__Cosa si richiede__.
Risponda alle seguenti domande in base all'estratto sul regresso tra corresponsabili.
1. In quale misura è ammesso il regresso a favore di chi ha risarcito il danno?
2. Nell'ipotesi dell'incidente stradale, quali due soggetti sono privi di regresso l'uno nei confronti dell'altro?
3. Per quale importo tali soggetti possono esperire azione di rivalsa contro il conducente-dipendente?

__Estratto della pagina__.
#####
In tema di responsabilità per illecito extracontrattuale, il principio secondo cui, nei rapporti interni tra più soggetti tenuti a rispondere solidalmente dell'evento dannoso, il regresso è ammesso, a favore di colui che ha risarcito il danno e contro ciascuno degli altri, nella misura determinata dalla gravità della rispettiva colpa, presupponendo che ciascuno dei corresponsabili abbia una parte di colpa nel verificarsi dell'evento dannoso, esclude implicitamente la possibilità di esercitare l'azione di regresso nei confronti di coloro che, essendo tenuti a rispondere del fatto altrui in virtù di specifiche disposizioni di legge, e quindi in base ad un criterio di imputazione legale, risultano per definizione estranei alla produzione del danno. Pertanto, nell'ipotesi in cui per un incidente stradale siano tenuti a rispondere nei confronti di un terzo, oltre al conducente, il suo datore di lavoro ed il proprietario dell'autoveicolo, questi ultimi due sono privi di regresso l'uno nei confronti dell'altro, venendone a mancare la stessa funzione giuridico - economica, che consiste nell'accollare il costo del danno all'effettivo responsabile, mentre possono esperire, nello stesso o in separato giudizio, azione di rivalsa contro il conducente - dipendente, autore del fatto dannoso, per l'intera somma pagata al terzo danneggiato.
#####
__Dati mostrati__.

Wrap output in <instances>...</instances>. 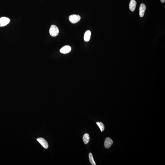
#####
__Risposta scritta__.
1. Nella misura determinata dalla gravità della rispettiva colpa.
2. Il datore di lavoro del conducente e il proprietario dell'autoveicolo.
3. Per l'intera somma pagata al terzo danneggiato.